63.9km, av 18.6km, max 47.4km, time on bikes: 3hr 25 mins
As we’re having breakfast at a street cafe near our hotel, we witness our first accident. Two motorbikes going in the same direction collide and both drivers fall off.
They aren’t going especially fast but it still looks pretty nasty, although the two people involved are able to get up and brush themselves down with only grazes and, no doubt, bruises. Given the speed and randomness of the driving here, the only surprise is that we haven’t seen anything like this sooner. Since motorbikes regularly carry two adults and two kids, all with no helmets on, there must be many much worse accidents.
So it’s not the best start to the day, for them or for us, but by 10.15 am we’re loaded with freshly made baguettes and are on our way out of Hoi An.
Due to a lack of information about the route to Kham Duc (Phuoc Son) via Ha Lam and Route 14e, specifically the accommodation options en-route, we decide to take the more travelled Route 608, 609, 14b, via Ai Nghia and Thuong Duc, overnighting at Thanh My.
The ride out of Hoi An is fantastic, with flat roads through rice fields, passing under Route 1 along the way. At this stage we’re averaging over 20km/hr for the first time (20.1km/hr, to be precise!) and making great progress, despite the heat.
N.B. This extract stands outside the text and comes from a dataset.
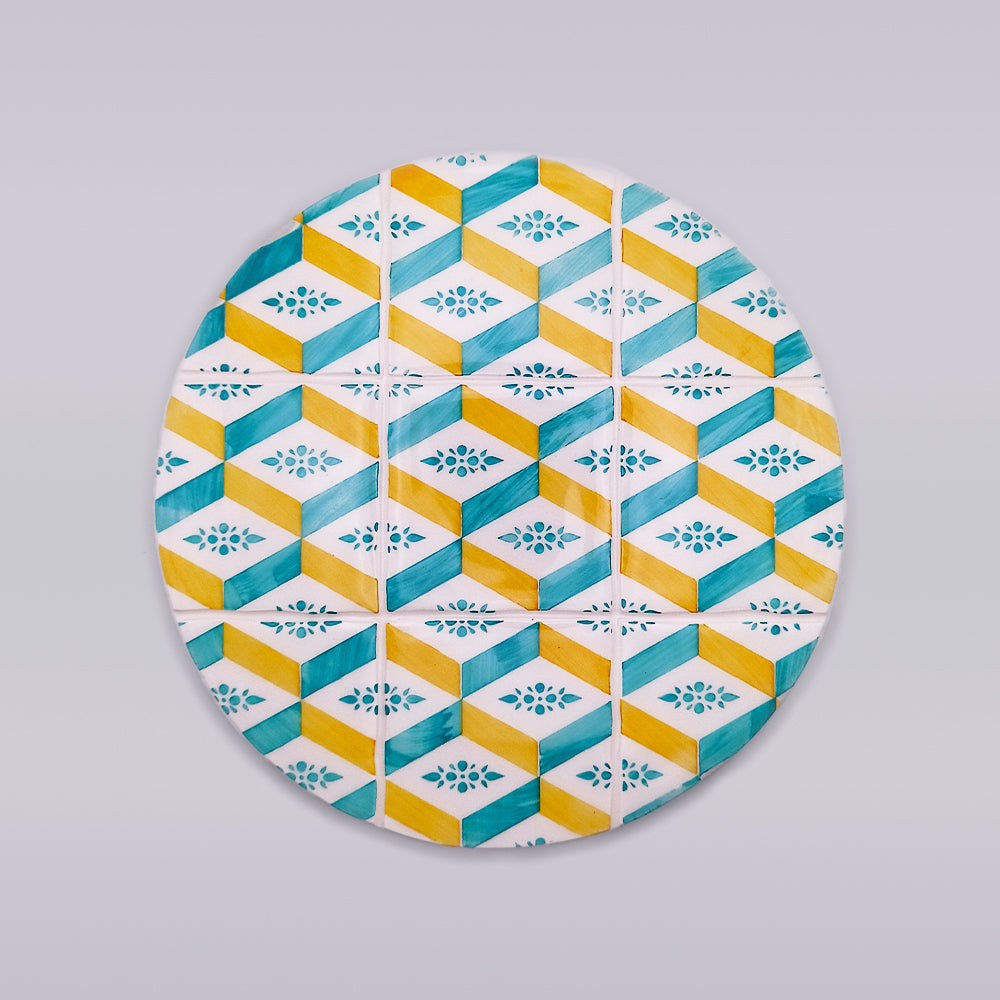 The Arraiolos Ceramic Tile Trivet by Tejo Shop showcases a geometric pattern with blue, yellow, and white cubes and floral motifs. This circular wall art design is divided into four vertical sections, creating a tiled effect against a plain light gray background.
We eat our baguette and crisps lunch down a seemingly deserted dirt track off the main road, but within minutes these two guys (pictured) have appeared. As you can see, they are fascinated by our bikes and cycle helmets. It’s all good fun though!
Our speedy progress can’t last but, even as we begin to slow in the heat after lunch, and as a few small hills begin to appear, we still make it to our overnight stop at Thanh My in good time.
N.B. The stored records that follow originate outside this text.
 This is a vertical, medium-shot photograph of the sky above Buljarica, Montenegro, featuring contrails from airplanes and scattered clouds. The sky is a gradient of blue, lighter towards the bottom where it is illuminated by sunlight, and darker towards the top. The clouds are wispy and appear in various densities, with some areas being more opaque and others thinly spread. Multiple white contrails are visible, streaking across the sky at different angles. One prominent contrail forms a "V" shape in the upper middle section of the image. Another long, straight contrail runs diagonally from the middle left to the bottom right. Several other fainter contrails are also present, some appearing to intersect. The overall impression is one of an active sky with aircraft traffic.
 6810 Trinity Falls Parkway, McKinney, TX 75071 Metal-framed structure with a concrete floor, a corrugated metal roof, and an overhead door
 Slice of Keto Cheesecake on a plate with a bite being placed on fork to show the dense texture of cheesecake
Thanh My is bigger than we expected, with at least 7 or 8 guesthouses to choose from. Once we’ve woken up the teenager at the front desk from his afternoon nap, we take a very clean but minimal room (ie: no furniture apart from a bed!) for 150,000 VND in the newest looking guesthouse in town. The bed is as hard as a piece of wood, but we’re tired enough not to care.
Finding food in this town is a bit more challenging though… it involves a walk along the main drag in darkness, as dogs bark and people cook food but as usual it’s often hard to tell if it’s a restaurant or just someone’s front room. We eventually find something to eat; it’s not the greatest meal in the world, but tonight, it will do.